1

I would like to take an arbitrary function at runtime that may or may not be defined with the @everywhere macro, and run it in a distributed way.

My first, naive attempt was to simply try and use the function inside of pmap

@assert nprocs() > 1
function g(f)
    pmap(1:5) do x
        f(x)
    end
end

addone(x) = x+1
subone(x) = x-1
g(addone)
g(subone)

This, of course, did not work and resulted in.

On worker 2:
UndefVarError: `#addone` not defined

Next I tried passing the function f as an argument of pmap

@assert nprocs() > 1

function g(f)
    pmap(zip(1:5, Iterators.repeated(f))) do (x,f)
        f(x)
    end
end

addone(x) = x+1
subone(x) = x-1
g(addone)
g(subone)

This also did not work, it also threw

On worker 2:
UndefVarError: `#addone` not defined

Now I am at a loss, surely something like this must be possible in Julia.

tillfalko
  • 13
  • 3

2 Answers2

1

It's possible, but you shouldn't do it because it can easily be too much work.

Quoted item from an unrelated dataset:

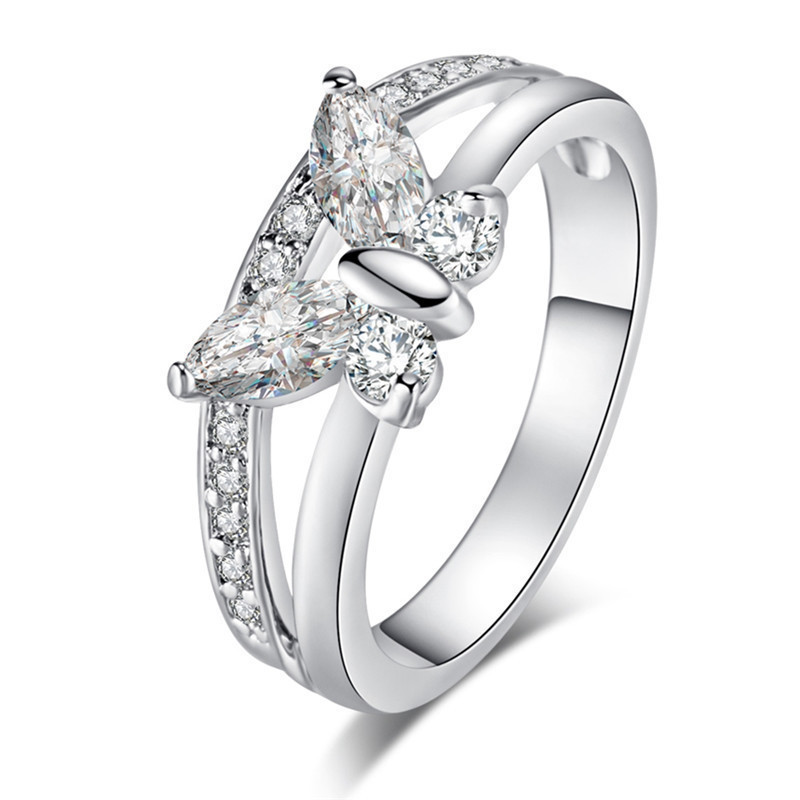 Hot Sale Zirconia Cute Butterfly Ring Rhinestone Silver Color Finger Rings Women Girls  Popular Engagement Jewelry Gift mariposa en plata anillo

Fundamentally, the problem is that a method only exists on one out of the multiple processes where you want to call it. The proper way is prevention by putting @everywhere at the source code that instantiates the method; depending on what the method needs, that could be at the function block itself, the include call that runs a file, or the using/import of a package. Bear in mind that as a macro, @everywhere doesn't take existing instances and copy it into multiple processes, it just evaluates the following source code expression in each process.

That said, it's possible to derive a method's expression instance from a function instance and arguments (CodeTracking.jl makes this easy), and it's possible to use @eval and @everywhere to evaluate it on the other processes. This is doable in your simple example, but it is generally more complicated than this. The method definition alone does not replicate the namespace it was defined in or remember how it was evaluated, so you would need to separately derive expressions for the related modules or global variables (AFAIK no package makes this easy). Pulling this off right is much harder and messier than the aforementioned prevention.

BatWannaBe
  • 4,330
  • 1
  • 14
  • 23
1

@BatWannBee is totally right that you should not do it and should use just @everywhere.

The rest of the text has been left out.